OpenSage Research Integration
Research backing for Tachikoma's OpenSage self-programming agent generation engine.
Overview
Paper: OpenSage: Self-programming Agent Generation Engine Authors: Hongwei Li, Zhun Wang, Qinrun Dai, et al. Venue: ICML 2026 arXiv: https://arxiv.org/abs/2602.16891Implementation: Implementation Status
Problem Statement
Traditional Agent Development Kits (ADKs) follow a human-centered paradigm:
- Engineers manually design agent topologies
- Developers create toolsets upfront
- Fixed memory structures defined by humans
- Limited scalability and generalizability
This is analogous to early machine learning with handcrafted features.
OpenSage's Solution
AI-centered paradigm — Let LLMs create agents, tools, and memory structures.
Three core innovations:
1. Self-Generating Agent Topology
Problem: Static agent structures can't adapt to task requirements.
Solution: Agents dynamically create subagents based on task analysis.
Vertical Decomposition
Complex task → Analyze → Subtask 1, Subtask 2, Subtask 3
↓ ↓ ↓
Agent 1 Agent 2 Agent 3Results from paper:
- 60.2% resolved rate on CyberGym (vs 39.4% baseline)
- 20% improvement from vertical decomposition alone
- Reduced context overflow (6.4 vs 13.1 summarization events)
Horizontal Ensemble
Task → Multiple Strategies → Agent 1, Agent 2, Agent 3
↓ ↓ ↓
Results → Merge → Best SolutionResults from paper:
- 15% improvement from ensemble mechanism
- Better for tasks with multiple valid approaches
- Reduced bias from single approach
2. Dynamic Tool Synthesis
Problem: Fixed toolsets limit agent capabilities and cause hallucinations.
Solution: Agents write their own tools on-demand.
Architecture
Agent Tool Generation:
┌──────────────────────────┐
│ Tool Specification │
│ - Name, Description │
│ - Args (Zod schema) │
│ - Implementation │
│ - Dependencies │
└──────────────────────────┘
↓
┌──────────────────────────┐
│ Tool Registration │
│ - Add to tool registry │
│ - Set permissions │
│ - Create metadata │
└──────────────────────────┘Results from paper:
- 25% improvement from domain-specific toolkit
- 39 tools generated during CyberGym eval
- Tools: fuzzers, generators, validators
- Enables heterogeneous tool support
3. Hierarchical Memory Management
Problem: Linear memory is inefficient and lacks structure.

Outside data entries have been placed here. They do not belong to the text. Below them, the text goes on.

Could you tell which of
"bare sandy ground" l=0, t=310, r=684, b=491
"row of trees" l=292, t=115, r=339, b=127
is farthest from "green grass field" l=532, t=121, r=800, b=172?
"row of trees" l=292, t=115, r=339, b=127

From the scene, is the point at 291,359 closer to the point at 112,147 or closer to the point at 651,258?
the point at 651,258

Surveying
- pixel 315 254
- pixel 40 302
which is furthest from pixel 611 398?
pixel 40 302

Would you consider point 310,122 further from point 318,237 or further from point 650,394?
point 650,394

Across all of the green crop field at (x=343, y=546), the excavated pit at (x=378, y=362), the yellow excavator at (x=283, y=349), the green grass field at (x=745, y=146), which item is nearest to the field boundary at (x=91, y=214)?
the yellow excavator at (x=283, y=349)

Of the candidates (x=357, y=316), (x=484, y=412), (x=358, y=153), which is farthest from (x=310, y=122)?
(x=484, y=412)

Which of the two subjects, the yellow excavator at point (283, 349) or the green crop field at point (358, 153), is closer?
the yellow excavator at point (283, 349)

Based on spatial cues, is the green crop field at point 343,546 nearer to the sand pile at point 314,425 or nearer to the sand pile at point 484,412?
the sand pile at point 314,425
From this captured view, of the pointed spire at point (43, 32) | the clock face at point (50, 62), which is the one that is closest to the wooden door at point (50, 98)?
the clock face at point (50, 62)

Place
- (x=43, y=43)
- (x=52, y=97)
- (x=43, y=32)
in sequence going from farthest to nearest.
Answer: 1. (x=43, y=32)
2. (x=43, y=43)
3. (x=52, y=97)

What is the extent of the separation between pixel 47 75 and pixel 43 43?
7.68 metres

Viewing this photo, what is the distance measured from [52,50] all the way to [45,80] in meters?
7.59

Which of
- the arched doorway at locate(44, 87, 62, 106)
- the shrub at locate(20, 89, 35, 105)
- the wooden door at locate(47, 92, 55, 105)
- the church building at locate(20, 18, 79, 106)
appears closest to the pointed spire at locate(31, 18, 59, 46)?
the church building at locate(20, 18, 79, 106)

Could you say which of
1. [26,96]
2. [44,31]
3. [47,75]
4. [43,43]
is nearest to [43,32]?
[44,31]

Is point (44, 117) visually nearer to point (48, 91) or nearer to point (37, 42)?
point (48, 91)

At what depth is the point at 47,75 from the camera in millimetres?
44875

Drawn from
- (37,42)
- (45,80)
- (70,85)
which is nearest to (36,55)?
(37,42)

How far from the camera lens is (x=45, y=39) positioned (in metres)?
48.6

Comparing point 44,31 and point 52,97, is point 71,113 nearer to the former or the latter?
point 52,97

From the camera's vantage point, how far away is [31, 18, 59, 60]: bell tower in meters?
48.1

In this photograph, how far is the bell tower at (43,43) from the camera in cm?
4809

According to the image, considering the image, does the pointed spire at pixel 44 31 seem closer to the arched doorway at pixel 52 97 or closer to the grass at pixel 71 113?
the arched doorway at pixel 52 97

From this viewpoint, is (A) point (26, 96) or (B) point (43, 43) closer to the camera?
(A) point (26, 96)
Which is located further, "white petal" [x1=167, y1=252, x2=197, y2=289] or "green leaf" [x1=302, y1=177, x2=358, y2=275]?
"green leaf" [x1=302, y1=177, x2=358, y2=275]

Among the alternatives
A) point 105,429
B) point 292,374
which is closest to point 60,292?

Solution: Graph-based memory with nodes and edges.
Graph Structure
Memory Graph:
┌───────────────────────────────────────┐
│ Nodes: Entities (code, concepts │
│ Edges: Relationships (uses, creates) │
│ Embeddings: Similarity search │
└───────────────────────────────────────┘Results from paper:
- 3-5x more efficient retrieval
- 30% context efficiency gain
- Memory agent +20% compression efficiency
- Supports complex knowledge representation
Experimental Results
Benchmarks
| Benchmark | Task Type | Baseline (OpenHands) | OpenSage | Improvement |
|---|---|---|---|---|
| CyberGym | Security vuln | 39.4% | 60.2% | +52.8% |
| Terminal-Bench 2.0 | Terminal tasks | 64.7% | 65.2% | +0.8% |
| SWE-Bench Pro | Software eng | 40.2% | 59.0% | +46.8% |
Ablation Studies
Self-Generating Agent Topology
| Configuration | Resolved Rate |
|---|---|
| Full OpenSage | 60.2% |
| No Horizontal (no ensemble) | 52.6% |
| No Vertical (no decomposition) | 42.8% |
| No Feature (baseline) | 39.4% |
Key findings:
- Vertical decomposition: +20% impact
- Horizontal ensemble: +15% impact
- Combined: +35% over baseline
- Both essential for optimal performance
Tooling System
| Configuration | Resolved Rate |
|---|---|
| Full OpenSage + Domain Tools | 60.2% |
| No Tools (raw terminal) | 23.4% |
| No Domain Tools (basic tools) | 36.7% |
Key findings:
- Domain-specific toolkit: +25% impact
- Dynamic tool creation: enables specialization
- Tool management essential for heterogeneous tools
Memory System
| Configuration | Context Efficiency |
|---|---|
| Graph Memory + Memory Agent | 30% improvement |
| Graph Memory (no agent) | 15% improvement |
| Linear Memory | baseline |
Key findings:
- Graph structure: 2x efficiency
- Memory agent: +15% efficiency
- Compression critical for long sessions
Key Insights from Paper
1. AI-Centered Paradigm
Finding: LLMs can design better agent structures than humans for many tasks.
Evidence:
- Model-generated prompts often more precise
- Automatic specialization reduces cognitive load
- Task-specific tools generated on-demand
- Self-optimizing from performance data
Implication for Tachikoma:
- Enable agent generation for complex tasks
- Let models decide optimal decomposition
- Provide tools for tool creation
- Track and learn from agent performance
2. Task Decomposition Matters
Finding: Not all tasks benefit from the same approach.
Evidence:
- Sequential: Good for dependencies (API: design → models → impl)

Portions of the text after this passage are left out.